THE FINANCE conference in the Royal Hospital, Kilmainham, opened with an enthusiastic, ear-splitting bongo-drum welcome: an indication, perhaps, that the 200 moneylenders gathered there over the weekend were not your typical finance sector clones.
They are mostly teenagers or in their early 20s – members of YouthBank, a community development programme which has committees across Northern Ireland. Now they are spreading across the Republic, and in the last four years they have handed out £1.9 million of Ulster Bank’s money.
The grants are small, between £50 (€63) and £1,000 (€1,270), but they can make all the difference to groups with virtually no cash of their own, like Ballymena Swimming Club in Co Antrim.
The group’s swimmers wanted to compete in national meets, but there were no competition-length 50m pools anywhere near. They applied for a £900 (€1,143) grant to bring members to Dublin’s National Aquatic Centre.
Their application went before the Ballymena YouthBank committee, said one of the young committee members, Michelle Porter.
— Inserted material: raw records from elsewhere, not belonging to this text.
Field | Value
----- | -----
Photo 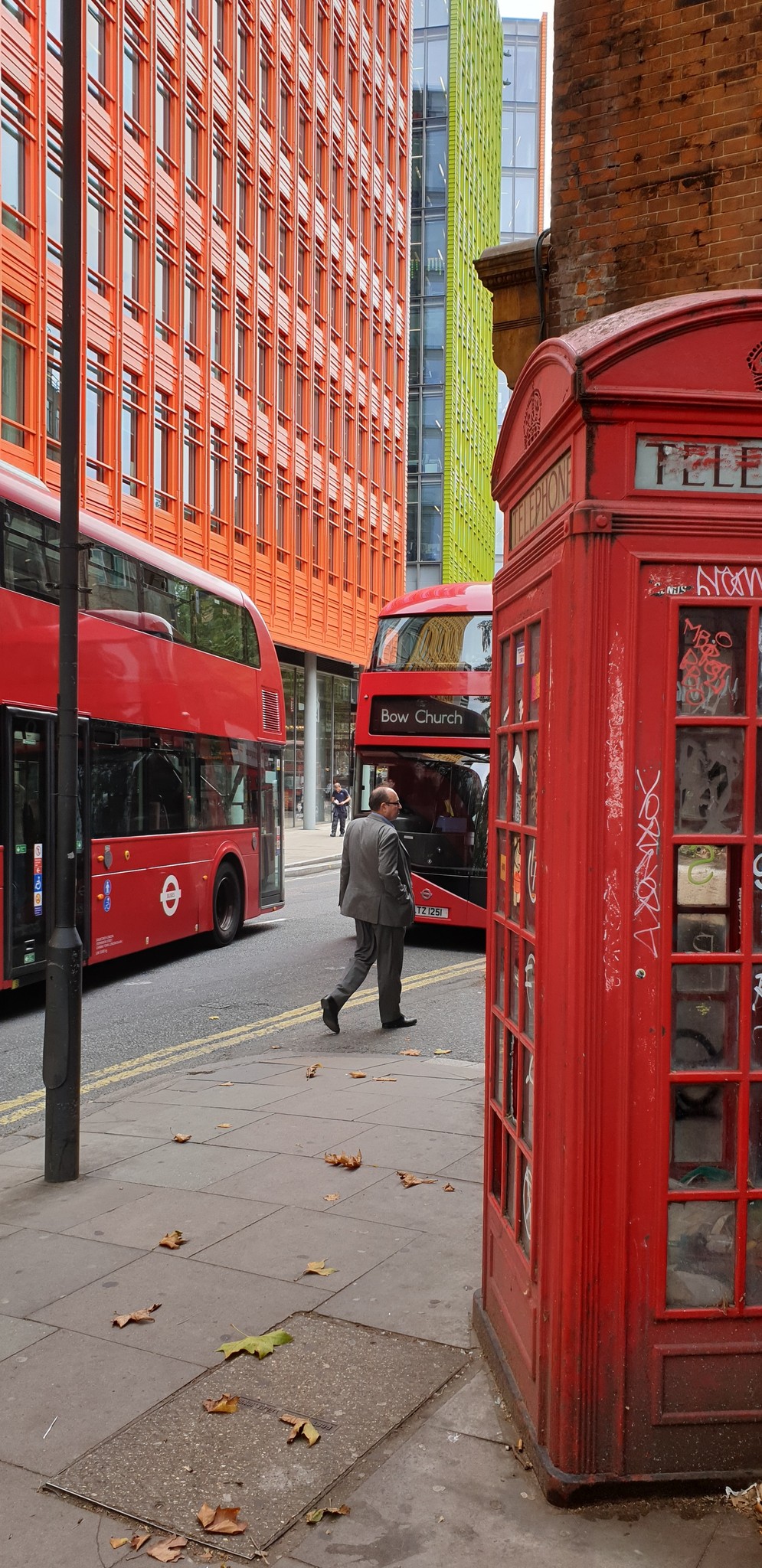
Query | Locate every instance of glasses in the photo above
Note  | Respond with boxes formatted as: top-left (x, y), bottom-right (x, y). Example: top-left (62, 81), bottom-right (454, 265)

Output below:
top-left (379, 801), bottom-right (399, 807)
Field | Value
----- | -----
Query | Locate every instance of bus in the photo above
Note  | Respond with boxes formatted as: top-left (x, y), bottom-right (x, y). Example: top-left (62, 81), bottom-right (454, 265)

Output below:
top-left (2, 461), bottom-right (285, 995)
top-left (349, 581), bottom-right (494, 940)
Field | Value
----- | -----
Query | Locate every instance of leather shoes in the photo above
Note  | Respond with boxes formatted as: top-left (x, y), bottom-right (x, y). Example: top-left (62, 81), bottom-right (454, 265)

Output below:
top-left (382, 1014), bottom-right (417, 1029)
top-left (321, 994), bottom-right (341, 1033)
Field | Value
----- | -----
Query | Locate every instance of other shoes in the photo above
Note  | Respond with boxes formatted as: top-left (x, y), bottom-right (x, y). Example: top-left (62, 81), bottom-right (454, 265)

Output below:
top-left (339, 833), bottom-right (344, 837)
top-left (330, 832), bottom-right (336, 837)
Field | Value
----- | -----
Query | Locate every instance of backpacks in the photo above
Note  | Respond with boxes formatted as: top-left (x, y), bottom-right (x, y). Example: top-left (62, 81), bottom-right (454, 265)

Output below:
top-left (334, 789), bottom-right (350, 806)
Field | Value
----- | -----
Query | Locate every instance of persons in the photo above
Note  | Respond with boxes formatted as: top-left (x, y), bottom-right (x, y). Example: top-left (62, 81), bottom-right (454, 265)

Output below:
top-left (392, 759), bottom-right (475, 832)
top-left (330, 783), bottom-right (351, 837)
top-left (320, 786), bottom-right (417, 1033)
top-left (76, 727), bottom-right (193, 832)
top-left (377, 773), bottom-right (382, 784)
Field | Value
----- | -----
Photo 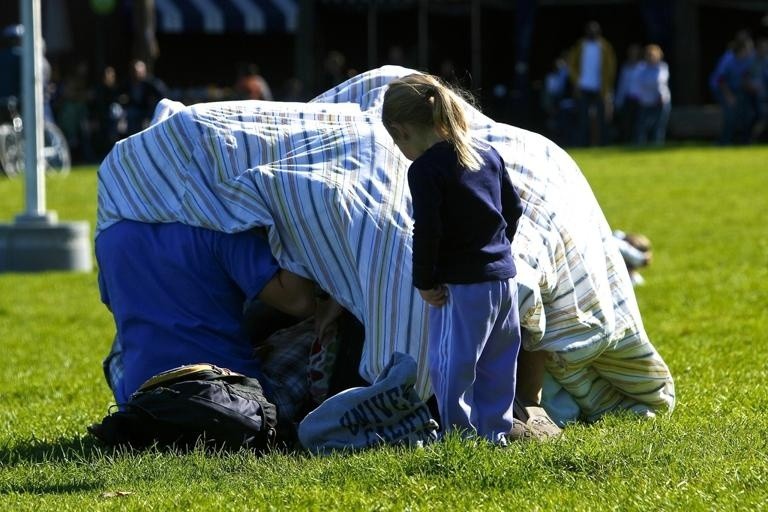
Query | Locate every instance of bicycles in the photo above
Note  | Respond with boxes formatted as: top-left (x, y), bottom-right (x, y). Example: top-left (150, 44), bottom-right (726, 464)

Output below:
top-left (1, 121), bottom-right (69, 180)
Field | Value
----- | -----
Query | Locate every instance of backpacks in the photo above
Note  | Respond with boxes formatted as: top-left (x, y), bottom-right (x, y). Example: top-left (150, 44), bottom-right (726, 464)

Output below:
top-left (87, 362), bottom-right (279, 456)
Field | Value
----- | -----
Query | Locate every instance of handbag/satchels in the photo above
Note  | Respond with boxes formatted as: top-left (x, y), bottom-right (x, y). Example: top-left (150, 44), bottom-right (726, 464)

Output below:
top-left (294, 348), bottom-right (440, 459)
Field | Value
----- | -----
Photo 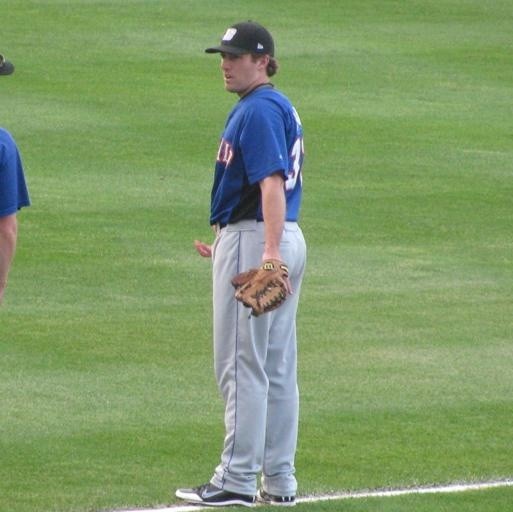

“We have a whole range of criteria to grade their applications, and we give them a score, with 10s for fantastic and ones for not so good. It took us about two months to give over the money,” she said.
She said she was proud of one recent grant: funding young Polish children to attend English classes. That grant caused heated discussion, she said. “We explained that everyone deserves money, no matter where they were from.”
Ulster Bank community investment manager, Nuala Hayden, said the programme boosted the confidence of the committee members. Debating the merits of different applications and learning to assess a project’s worth can build valuable skills, she said.